Marcos Giron — Player Bio

The UCLA grinder who rebuilt two hips and out-lasts the draw

Marcos Giron reached the tour the long way and never stopped earning it. Born in Thousand Oaks, California to Argentine and Ecuadorian parents, he was the nation's top high-school recruit before choosing UCLA, where he won the 2014 NCAA Division I singles title and turned pro that summer. Then his body nearly closed the file: surgery on his right hip in December 2015 and his left hip in early 2016 cost him most of a season and buried him on the Challenger circuit. He didn't crack the top 100 until 2020, at age 26 — an arrival most peers reach half a decade earlier.

The game is repetition weaponized. A compact 5-foot-11 right-hander, Giron is the prototypical American "ball machine": flat, early-struck groundstrokes that redirect pace, deep court positioning, and a refusal to miss that turns rallies into endurance tests. He doesn't overpower — the serve is competent rather than a free-points machine — but his consistency drags bigger hitters into the kind of long exchanges that suit him and frustrate them.

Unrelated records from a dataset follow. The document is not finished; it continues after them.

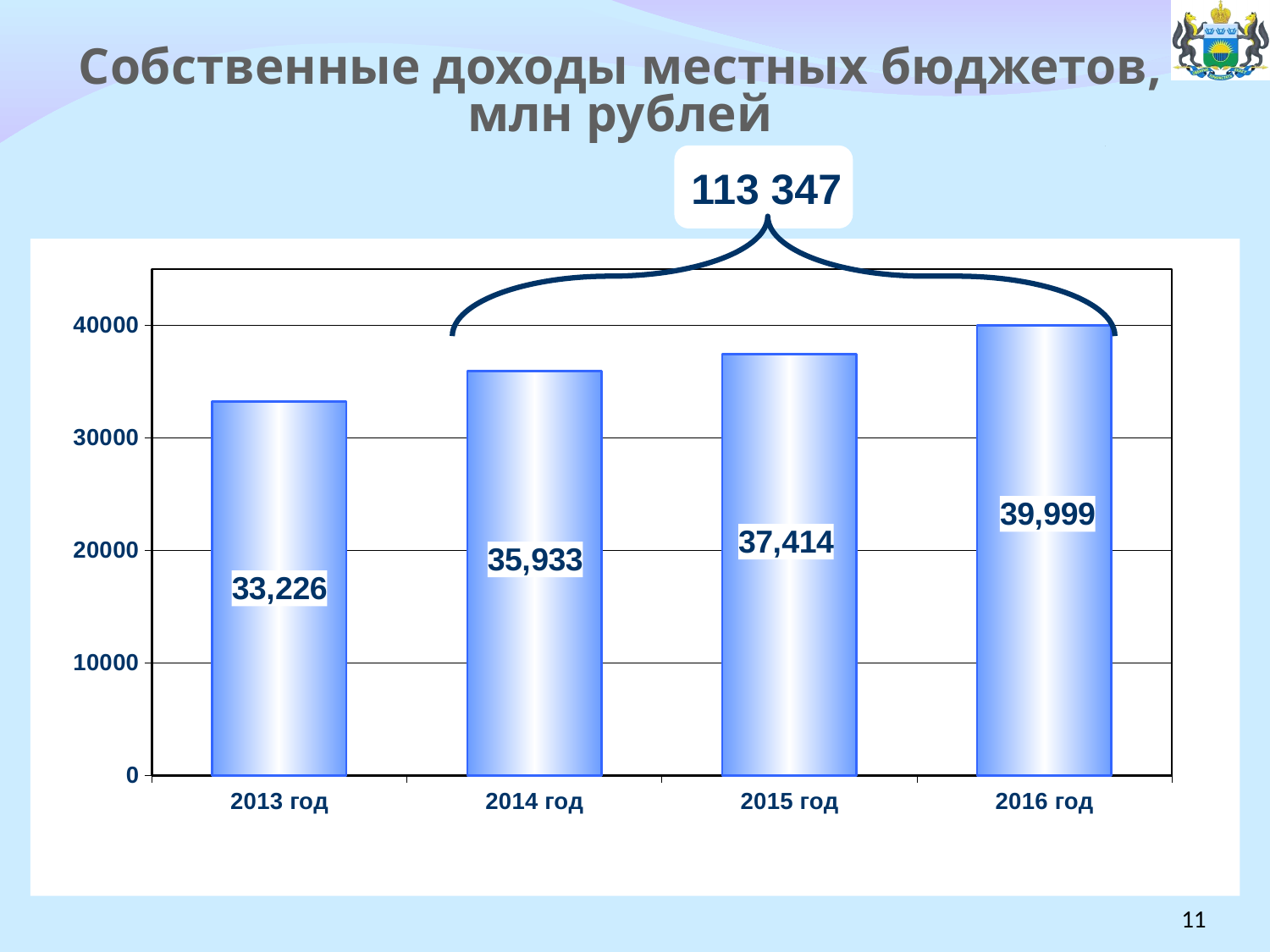
What is the difference between the values for 2015 год and 2014 год? 1,481 Which year has the lowest value? 2013 год What is the value for 2016 год? 39,999 Which is larger, the value for 2014 год or the value for 2015 год? 2015 год Which year has the highest value? 2016 год What is the value for 2015 год? 37,414 What is the difference between the values for 2016 год and 2013 год? 6,773 What is the value for 2013 год? 33,226 What kind of chart is shown on the slide? Bar chart Do the values rise or fall from 2013 год to 2016 год? Rise How many bars are shown in the chart? 4 What number is shown in the callout above the brace spanning 2014–2016? 113 347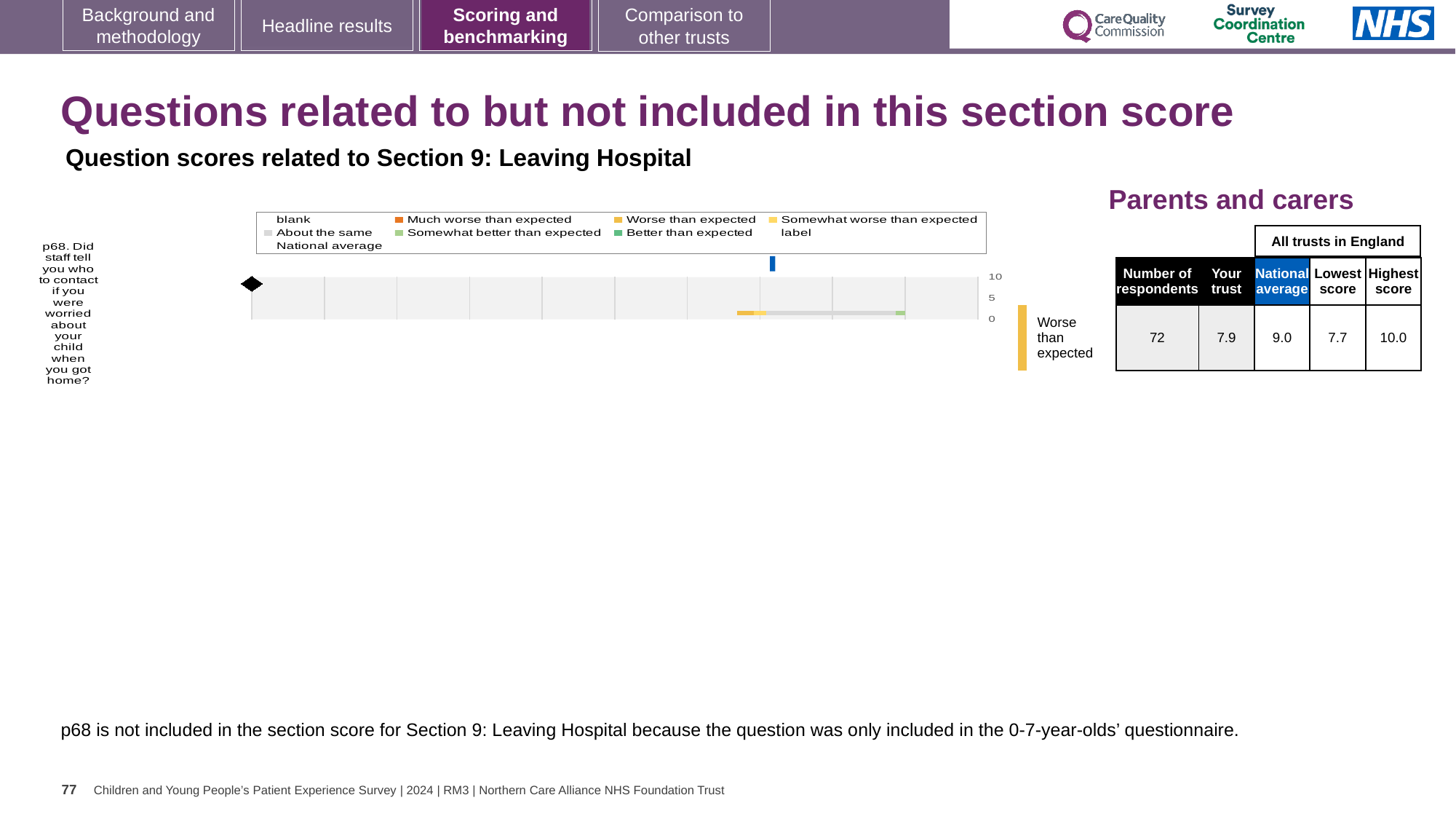
What benchmark category label is shown next to the chart for question p68? Worse than expected What is the highest score among all trusts in England for question p68? 10.0 What is the national average score shown for question p68? 9.0 How many questions are plotted on the chart? 1 What is the difference between the highest and lowest trust scores for question p68? 2.3 What is the difference between the national average and the 'Your trust' score for question p68? 1.1 Which is larger for question p68: the 'Your trust' score or the national average? National average How many respondents answered question p68? 72 What is the lowest score among all trusts in England for question p68? 7.7 What is the 'Your trust' score for question p68 on the chart? 7.9 Is the 'Your trust' score for question p68 greater or less than 5? greater Which respondent group does the chart cover, according to the heading above the table? Parents and carers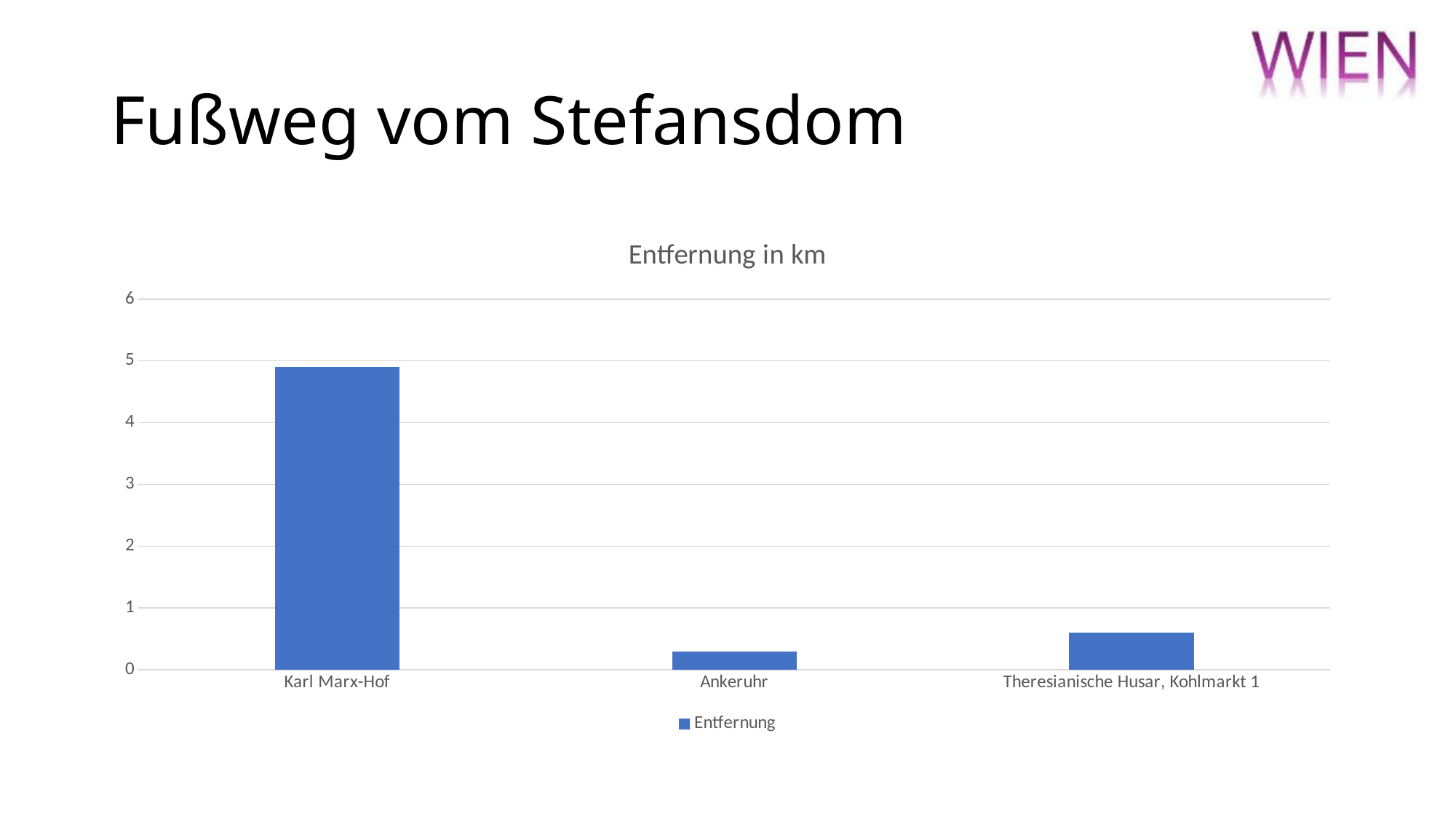
What kind of chart is shown on the slide? bar chart Which category has the lowest value in the chart? Ankeruhr What is the name of the series listed in the legend? Entfernung Which has a larger value, Karl Marx-Hof or Ankeruhr? Karl Marx-Hof How many series does the chart's legend list? 1 Is the value for Karl Marx-Hof greater or less than 4? greater Which category has the highest value in the chart? Karl Marx-Hof How many categories are shown on the x axis of the chart? 3 Is the value for Theresianische Husar, Kohlmarkt 1 greater or less than 1? less What is the title of the chart? Entfernung in km Which has a larger value, Ankeruhr or Theresianische Husar, Kohlmarkt 1? Theresianische Husar, Kohlmarkt 1 Is the value for Ankeruhr greater or less than 1? less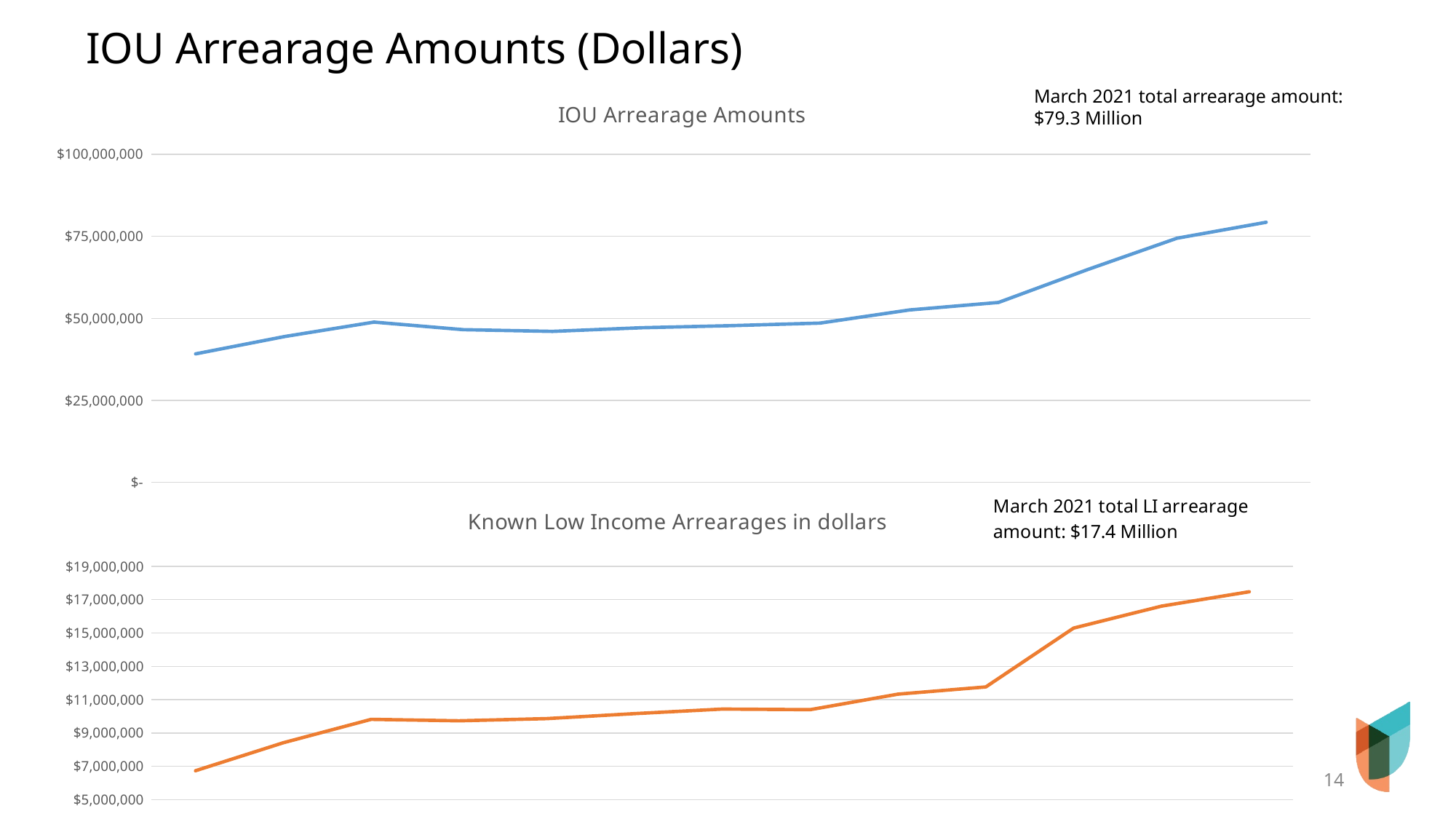
What kind of chart is the top chart titled 'IOU Arrearage Amounts'? Line chart In the top chart 'IOU Arrearage Amounts', does the line reach its highest value at the left end or the right end? Right end According to the annotation on the top chart, what is the March 2021 total arrearage amount? $79.3 Million In the bottom chart 'Known Low Income Arrearages in dollars', is the value at the right end of the line greater or less than $15,000,000? greater What is the highest value shown on the y-axis of the top chart 'IOU Arrearage Amounts'? $100,000,000 In the top chart 'IOU Arrearage Amounts', do the values overall rise or fall from left to right? Rise What kind of chart is the bottom chart titled 'Known Low Income Arrearages in dollars'? Line chart In the bottom chart 'Known Low Income Arrearages in dollars', do the values overall rise or fall from left to right? Rise In the top chart 'IOU Arrearage Amounts', is the value at the right end of the line greater or less than $75,000,000? greater According to the annotation on the bottom chart, what is the March 2021 total LI arrearage amount? $17.4 Million In the top chart 'IOU Arrearage Amounts', is the value at the left end of the line greater or less than $50,000,000? less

That profile has made him a recurring draw-spoiler against the tour's heavier names. His career-high of No. 46 came off a stretch of deep runs and qualifying-proof main-draw results, and he's been a fixture in the back halves of the American hard-court swing — the kind of player Taylor Fritz and Frances Tiafoe would rather not see across the net in an early round. He's pushed and occasionally toppled top-20 opposition, the value of a clean ball-striker who never beats himself.

Now 88th and into his thirties, Giron is in the steady-veteran phase: grinding the US Open and Wimbledon main draws, picking off ranking points at 250s, and proving the late-bloomer engine still runs. For a player whose career began with two scalpels, longevity is its own statement.